* Description of the task: Carry on the commit page below about making git repack prefer the largest pack, starting right after its final line.

* Text under study:
----
]> git.ipfire.org Git - thirdparty/git.git/commitdiff
builtin/repack.c: make largest pack preferred
authorTaylor Blau <me@ttaylorr.com>
Wed, 29 Sep 2021 01:55:20 +0000 (21:55 -0400)
committerJunio C Hamano <gitster@pobox.com>
Wed, 29 Sep 2021 04:20:56 +0000 (21:20 -0700)
When repacking into a geometric series and writing a multi-pack bitmap,
it is beneficial to have the largest resulting pack be the preferred
object source in the bitmap's MIDX, since selecting the large packs can
lead to fewer broken delta chains and better compression.

Teach 'git repack' to identify this pack and pass it to the MIDX write
machinery in order to mark it as preferred.

Signed-off-by: Taylor Blau <me@ttaylorr.com>
Signed-off-by: Junio C Hamano <gitster@pobox.com>
Documentation/git-repack.txt
builtin/repack.c
pack-bitmap.c
pack-bitmap.h
t/helper/test-read-midx.c
t/t7703-repack-geometric.sh

index 0f2d235ca559929f092eb3969d5a48cfcb13630d..7183fb498f4ccec69e6bd75dcef44f54974a159b 100644 (file)
@@ -190,6 +190,10 @@ this "roll-up", without respect to their reachability. This is subject
 to change in the future. This option (implying a drastically different
 repack mode) is not guaranteed to work with all other combinations of
 option to `git repack`.
++
+When writing a multi-pack bitmap, `git repack` selects the largest resulting
+pack as the preferred pack for object selection by the MIDX (see
+linkgit:git-multi-pack-index[1]).
----
* Data section:

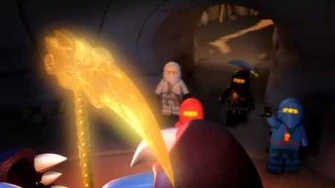 LEGO_Ninjago_Trailer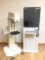 Planmed Sophie Classic Mammography Unit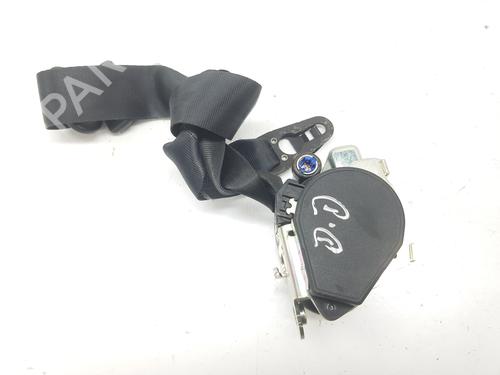 Kollisonspute sett SEAT EXEO (3R2) 2.0 TDI | BP6063523C86 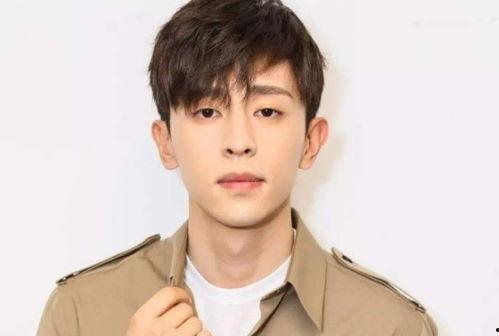 娱乐圈爆料任嘉伦和邓伦,甜蜜互动引粉丝热议 第1张 娱乐圈爆料任嘉伦和邓伦,甜蜜互动引粉丝热议 第1张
----
* Response to this task:
 -m::
 --write-midx::
index dbbb14b3b4b1ca30fb0c53ce666ea4aa728830ac..f940e2bafe42b40e654a788ff765fc57d3f3a421 100644 (file)
@@ -423,6 +423,25 @@ static void split_pack_geometry(struct pack_geometry *geometry, int factor)
        geometry->split = split;
 }
 
+static struct packed_git *get_largest_active_pack(struct pack_geometry *geometry)
+{
+       if (!geometry) {
+               /*
+                * No geometry means either an all-into-one repack (in which
+                * case there is only one pack left and it is the largest) or an
+                * incremental one.
+                *
+                * If repacking incrementally, then we could check the size of
+                * all packs to determine which should be preferred, but leave
+                * this for later.
+                */
+               return NULL;
+       }
+       if (geometry->split == geometry->pack_nr)
+               return NULL;
+       return geometry->pack[geometry->pack_nr - 1];
+}
+
 static void clear_pack_geometry(struct pack_geometry *geometry)
 {
        if (!geometry)
@@ -468,10 +487,12 @@ static void midx_included_packs(struct string_list *include,
 }
 
 static int write_midx_included_packs(struct string_list *include,
+                                    struct pack_geometry *geometry,
                                     int show_progress, int write_bitmaps)
 {
        struct child_process cmd = CHILD_PROCESS_INIT;
        struct string_list_item *item;
+       struct packed_git *largest = get_largest_active_pack(geometry);
        FILE *in;
        int ret;
 
@@ -492,6 +513,10 @@ static int write_midx_included_packs(struct string_list *include,
        if (write_bitmaps)
                strvec_push(&cmd.args, "--bitmap");
 
+       if (largest)
+               strvec_pushf(&cmd.args, "--preferred-pack=%s",
+                            pack_basename(largest));
+
        ret = start_command(&cmd);
        if (ret)
                return ret;
@@ -783,7 +808,7 @@ int cmd_repack(int argc, const char **argv, const char *prefix)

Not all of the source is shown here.